Un portefeuille froid garde les clés hors ligne, généralement sur un appareil physique dédié. La signature se fait sur l'appareil lui-même, la clé privée ne touche jamais votre ordinateur.
La bonne approche n'est pas de choisir, mais de répartir. Gardez sur le portefeuille chaud ce que vous êtes prêt à perdre — de quoi échanger, tester, participer. Mettez le reste au froid.
Une règle simple pour arbitrer : si perdre le contenu de votre portefeuille chaud vous empêcherait de dormir, il y a trop dedans.
Ce qui est propre au XRP Ledger
Le XRPL a quelques particularités que peu de ressources francophones expliquent. Elles méritent d'être connues.
La clé maîtresse ne peut jamais être changée. Elle est liée à votre adresse de manière définitive. Si elle est compromise, vous ne pouvez pas simplement la remplacer comme un mot de passe.
La clé régulière est la parade. Le XRPL permet d'autoriser une seconde paire de clés, appelée clé régulière, qui peut signer la plupart des transactions à la place de la clé maîtresse. Elle peut être changée ou retirée à tout moment.

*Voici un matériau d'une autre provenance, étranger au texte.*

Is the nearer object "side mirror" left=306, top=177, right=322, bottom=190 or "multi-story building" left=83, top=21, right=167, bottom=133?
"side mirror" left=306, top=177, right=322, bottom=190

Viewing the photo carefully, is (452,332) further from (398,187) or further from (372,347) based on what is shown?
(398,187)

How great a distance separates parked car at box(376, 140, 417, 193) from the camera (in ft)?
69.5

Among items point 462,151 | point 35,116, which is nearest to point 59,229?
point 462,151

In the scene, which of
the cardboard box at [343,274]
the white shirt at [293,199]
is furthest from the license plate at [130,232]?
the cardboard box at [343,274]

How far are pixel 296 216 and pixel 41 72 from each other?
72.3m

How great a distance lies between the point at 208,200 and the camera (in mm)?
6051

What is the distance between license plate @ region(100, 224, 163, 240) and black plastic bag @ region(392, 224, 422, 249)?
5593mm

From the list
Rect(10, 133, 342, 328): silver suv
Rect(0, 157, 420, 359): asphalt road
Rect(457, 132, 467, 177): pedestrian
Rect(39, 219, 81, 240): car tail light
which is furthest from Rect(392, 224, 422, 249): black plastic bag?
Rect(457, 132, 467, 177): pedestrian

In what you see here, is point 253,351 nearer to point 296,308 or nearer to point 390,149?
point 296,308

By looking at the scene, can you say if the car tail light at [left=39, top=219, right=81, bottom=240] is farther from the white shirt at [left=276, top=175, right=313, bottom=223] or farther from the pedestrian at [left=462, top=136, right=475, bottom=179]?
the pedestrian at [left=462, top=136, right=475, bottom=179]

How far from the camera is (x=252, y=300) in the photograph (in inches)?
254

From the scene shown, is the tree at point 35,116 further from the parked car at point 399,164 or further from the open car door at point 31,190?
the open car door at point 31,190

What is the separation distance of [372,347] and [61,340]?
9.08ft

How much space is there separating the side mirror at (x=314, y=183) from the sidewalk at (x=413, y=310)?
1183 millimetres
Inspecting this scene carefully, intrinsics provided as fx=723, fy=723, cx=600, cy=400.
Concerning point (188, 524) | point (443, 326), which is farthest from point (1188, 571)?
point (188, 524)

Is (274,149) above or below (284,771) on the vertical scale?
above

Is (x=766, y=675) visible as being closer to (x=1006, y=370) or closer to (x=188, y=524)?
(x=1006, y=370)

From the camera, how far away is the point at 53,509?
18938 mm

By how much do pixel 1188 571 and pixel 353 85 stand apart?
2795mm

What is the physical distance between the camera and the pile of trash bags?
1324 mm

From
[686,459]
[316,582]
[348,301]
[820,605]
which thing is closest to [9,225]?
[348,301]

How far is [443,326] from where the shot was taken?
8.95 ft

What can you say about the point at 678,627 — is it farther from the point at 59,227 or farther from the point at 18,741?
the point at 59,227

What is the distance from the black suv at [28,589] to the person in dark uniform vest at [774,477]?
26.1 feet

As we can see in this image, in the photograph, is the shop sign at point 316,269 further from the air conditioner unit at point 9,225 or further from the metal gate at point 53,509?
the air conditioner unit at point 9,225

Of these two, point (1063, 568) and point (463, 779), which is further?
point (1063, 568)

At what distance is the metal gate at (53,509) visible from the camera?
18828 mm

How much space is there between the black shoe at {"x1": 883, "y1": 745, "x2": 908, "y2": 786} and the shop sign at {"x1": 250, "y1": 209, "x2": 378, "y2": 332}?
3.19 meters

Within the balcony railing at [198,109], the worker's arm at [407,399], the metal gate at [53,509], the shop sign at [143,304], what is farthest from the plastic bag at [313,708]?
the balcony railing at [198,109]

La bonne pratique recommandée par la documentation officielle : garder la clé maîtresse hors ligne, et utiliser la clé régulière au quotidien. Si cette dernière est compromise, la clé maîtresse permet de la remplacer — et vous gardez le contrôle de votre compte.
Les trustlines et les faux tokens. Sur le XRP Ledger, détenir un token exige d'ouvrir une ligne de confiance avec son émetteur. Or n'importe qui peut créer un token portant n'importe quel nom : le code de la devise ne garantit rien, seul l'émetteur compte. Deux tokens nommés identiquement mais émis par deux adresses différentes sont deux actifs sans aucun rapport.
Avant d'ouvrir une trustline, vérifiez toujours l'adresse exacte de l'émetteur auprès d'une source officielle du projet. C'est le vecteur d'arnaque le plus courant sur le XRPL.
Les dépôts non sollicités. Vous pouvez recevoir des tokens que vous n'avez jamais demandés, souvent accompagnés d'un nom incitant à visiter un site. Ne suivez jamais ces liens. Un dépôt entrant ne présente aucun risque en soi ; c'est ce qu'il vous pousse à faire qui en présente un.
Liste de vérification
- Ma seed phrase est sur papier, en plusieurs exemplaires, dans des lieux distincts.
- Elle n'existe sous aucune forme numérique — ni photo, ni note, ni courriel.
- Ma 2FA passe par une application, pas par SMS.
- J'ai sauvegardé mes codes de récupération, hors de mon ordinateur.
- J'accède aux sites sensibles par mes favoris, jamais par une recherche ou un lien.
- Je ne réponds jamais à un message privé non sollicité proposant de l'aide.
- Je lis ce qu'autorise chaque transaction avant de signer.
- Le gros de mes fonds est sur un portefeuille froid.
- Sur le XRPL, j'ai vérifié l'adresse émettrice avant chaque trustline.
- J'ai envisagé de configurer une clé régulière et de garder ma clé maîtresse hors ligne.
Aucune de ces mesures n'est compliquée. Elles demandent simplement d'être prises avant l'incident plutôt qu'après — et c'est précisément ce qui les rend difficiles.